SELECTED EXCERPT:
┌──
-- Colin Guthrie <[EMAIL PROTECTED]> wrote
(on Wednesday, 15 October 2008, 12:22 PM +0100):
> Karol Grecki wrote:
> >
> > Colin Guthrie-6 wrote:
> > > Having done some basic benchmarks, on this thread:
> > > http://thread.gmane.org/gmane.comp.php.general/190070
> > > the second example above gave me a ~3.5x speed increase. If there is
> > > a 2-depth array that needs checking then it yielded a ~4.5x speed
> > > increase.
> > >
> > > This would seem like a fairly easy "low hanging fruit" optimisation
> > > that could be made in the ZF with minimum of hassle.
> >
> > That's all good but if calls to array_key_exists() amount to ~0% of total
> > request time then 4x ~0% is still ~0%. In the meantime you can shed as much
> > as 10%, 20%... by removing actual bottlenecks. Optimisation without
> > profiling is just a waste of time and even if changes are easy to make, risk
> > of introducing bugs may not be worth it.
>
> Oh, indeed. My only check here was the number of calls to this contained
> in the ZF codebase and I didn't do any specific profiling on how often
> this actually comes into it.
>
> In my current use of ZF, we're only just beginning to roll it out into
> wider use, and to profile my use case would probably not be overly
> useful. I just think that the use of array_key_exists() vs.
> isset()/empty() is mostly a coding style thing (some people prefer one
> or the other or simply don't know the consequences), and by highlighting
> it here, hopefully less new calls can be added and some of the older,
> oft called instances can be converted to give a performance gain.
└──
TASKS TO PERFORM:
a) Write out the array_key_exists() discussion word for word, starting at "-- Colin Guthrie" and stopping after "minimum of hassle.".
b) Continue the array_key_exists() discussion from its last sentence.

PROVIDED MATERIAL:
┌──
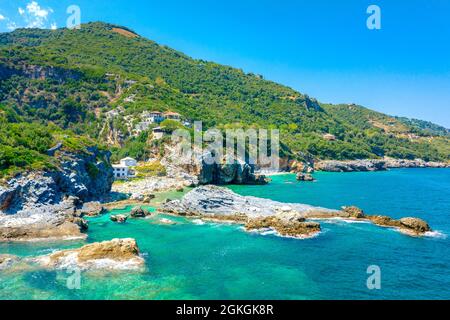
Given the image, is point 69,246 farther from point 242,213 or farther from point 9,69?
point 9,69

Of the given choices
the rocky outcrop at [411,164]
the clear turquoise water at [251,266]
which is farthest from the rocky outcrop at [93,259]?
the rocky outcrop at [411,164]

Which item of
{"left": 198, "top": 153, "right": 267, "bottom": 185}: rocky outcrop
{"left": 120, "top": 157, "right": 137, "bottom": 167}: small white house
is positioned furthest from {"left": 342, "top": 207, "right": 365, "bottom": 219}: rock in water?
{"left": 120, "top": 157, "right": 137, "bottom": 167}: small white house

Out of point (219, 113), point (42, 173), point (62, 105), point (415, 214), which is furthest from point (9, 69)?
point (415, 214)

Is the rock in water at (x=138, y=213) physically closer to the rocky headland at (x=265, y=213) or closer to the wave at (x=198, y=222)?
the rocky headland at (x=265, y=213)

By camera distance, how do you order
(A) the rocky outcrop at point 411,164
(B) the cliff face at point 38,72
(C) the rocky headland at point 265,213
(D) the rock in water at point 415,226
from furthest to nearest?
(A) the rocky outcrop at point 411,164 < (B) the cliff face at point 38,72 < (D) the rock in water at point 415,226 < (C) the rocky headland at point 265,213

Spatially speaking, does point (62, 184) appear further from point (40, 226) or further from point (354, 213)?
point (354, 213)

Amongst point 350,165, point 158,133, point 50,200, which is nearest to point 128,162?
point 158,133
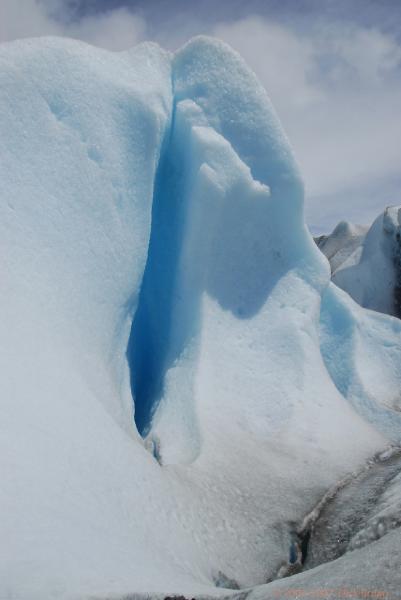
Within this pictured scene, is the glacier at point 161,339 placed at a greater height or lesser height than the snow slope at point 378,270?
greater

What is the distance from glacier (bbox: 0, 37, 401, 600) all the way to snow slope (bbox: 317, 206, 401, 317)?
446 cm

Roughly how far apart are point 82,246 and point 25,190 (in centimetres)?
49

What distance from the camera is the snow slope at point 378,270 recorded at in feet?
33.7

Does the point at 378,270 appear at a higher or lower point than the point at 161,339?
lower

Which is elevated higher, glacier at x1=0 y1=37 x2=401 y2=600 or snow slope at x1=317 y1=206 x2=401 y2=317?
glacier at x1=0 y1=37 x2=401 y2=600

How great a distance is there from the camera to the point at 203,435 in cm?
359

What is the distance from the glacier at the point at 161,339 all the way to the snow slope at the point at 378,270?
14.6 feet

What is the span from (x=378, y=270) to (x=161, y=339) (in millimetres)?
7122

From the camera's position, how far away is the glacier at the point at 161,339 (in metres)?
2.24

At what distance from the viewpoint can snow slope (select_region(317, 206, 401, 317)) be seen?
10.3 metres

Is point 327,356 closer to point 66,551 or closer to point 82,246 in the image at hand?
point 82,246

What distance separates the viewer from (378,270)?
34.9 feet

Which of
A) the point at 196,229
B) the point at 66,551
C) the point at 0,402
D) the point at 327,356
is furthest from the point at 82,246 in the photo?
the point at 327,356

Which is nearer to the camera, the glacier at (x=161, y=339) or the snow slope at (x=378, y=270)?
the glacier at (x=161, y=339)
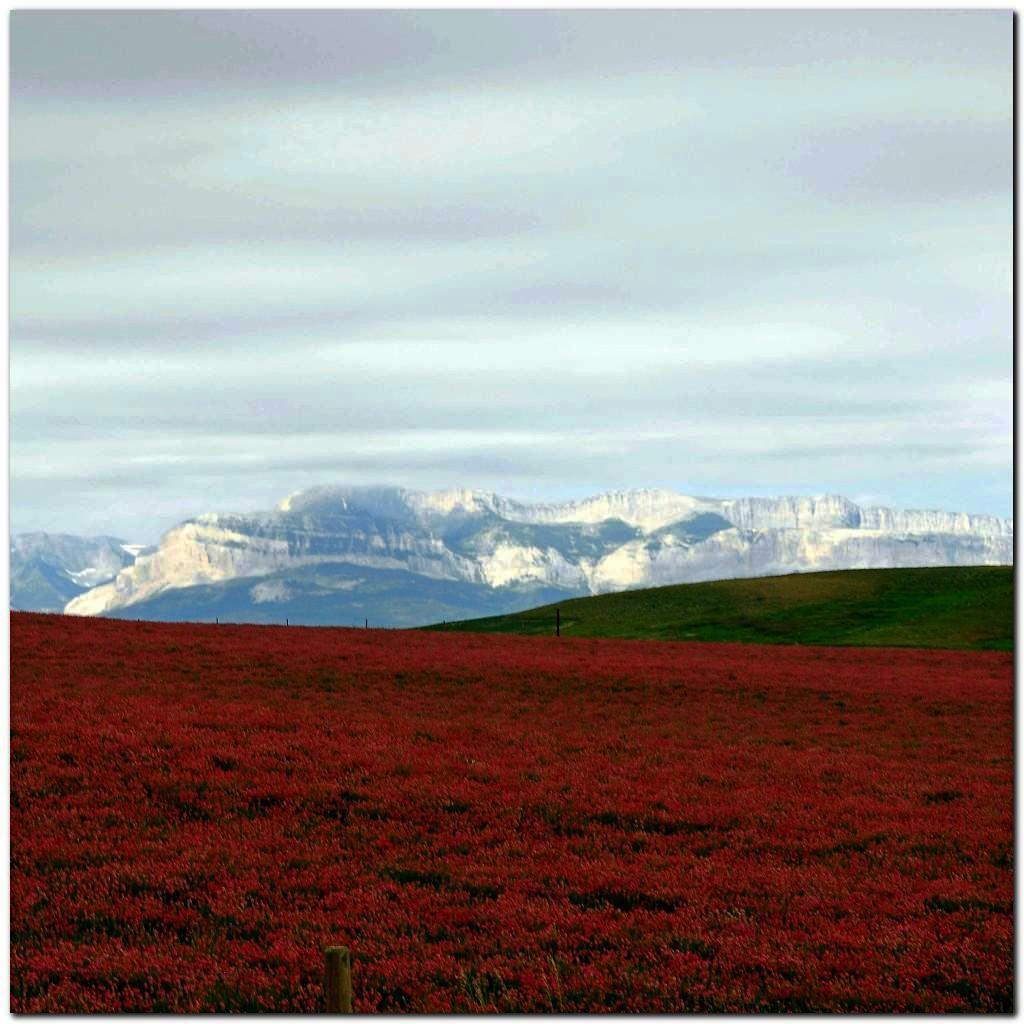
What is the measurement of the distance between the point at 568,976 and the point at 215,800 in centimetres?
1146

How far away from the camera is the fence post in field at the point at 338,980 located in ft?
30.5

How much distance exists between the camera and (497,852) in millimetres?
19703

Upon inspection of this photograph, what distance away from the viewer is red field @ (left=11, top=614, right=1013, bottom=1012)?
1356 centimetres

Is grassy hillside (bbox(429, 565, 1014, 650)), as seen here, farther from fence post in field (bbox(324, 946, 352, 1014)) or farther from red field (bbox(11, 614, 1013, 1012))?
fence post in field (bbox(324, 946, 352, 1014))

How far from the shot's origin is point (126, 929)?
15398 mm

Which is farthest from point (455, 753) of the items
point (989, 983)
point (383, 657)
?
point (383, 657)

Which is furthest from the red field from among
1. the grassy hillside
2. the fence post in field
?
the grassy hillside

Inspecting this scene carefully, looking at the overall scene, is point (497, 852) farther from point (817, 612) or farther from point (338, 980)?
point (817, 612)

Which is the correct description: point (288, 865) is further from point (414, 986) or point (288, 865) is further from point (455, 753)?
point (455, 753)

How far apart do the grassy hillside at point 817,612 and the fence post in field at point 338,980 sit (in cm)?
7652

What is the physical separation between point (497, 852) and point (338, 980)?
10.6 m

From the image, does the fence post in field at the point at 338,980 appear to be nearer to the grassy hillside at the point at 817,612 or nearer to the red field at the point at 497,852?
└──
REPLIES:
a)
-- Colin Guthrie <[EMAIL PROTECTED]> wrote
(on Wednesday, 15 October 2008, 12:22 PM +0100):
> Karol Grecki wrote:
> >
> > Colin Guthrie-6 wrote:
> > > Having done some basic benchmarks, on this thread:
> > > http://thread.gmane.org/gmane.comp.php.general/190070
> > > the second example above gave me a ~3.5x speed increase. If there is
> > > a 2-depth array that needs checking then it yielded a ~4.5x speed
> > > increase.
> > >
> > > This would seem like a fairly easy "low hanging fruit" optimisation
> > > that could be made in the ZF with minimum of hassle.

b)
>
> I'm just making an observation here. People who are more involved in
> core development can judge whether or not it would make a difference :)
The problem is that there are situations where isset() and empty() are
not appropriate checks. For instance, try this:
$test = array('foo' => null);
echo ((isset($test['foo'])) ? 'true' : 'false'); // echoes 'false'!
What about empty()?
$test = array('foo' => null);
echo ((empty($test['foo'])) ? 'true' : 'false'); // echoes 'true'
echo ((empty($test['bar'])) ? 'true' : 'false'); // also echoes 'true'!
What does that mean? It means that if you want to test for the presence
of a key, you can't rely on isset() *or* empty()! array_key_exists() is
the only way to reliably verify that the key is present in the array.
There may be areas where we could switch to using one or the other...
but as somebody else pointed out, these would be micro-optimizations.
It's better to spend our time working on the true bottlenecks -- class
loading, the dispatch loop, etc.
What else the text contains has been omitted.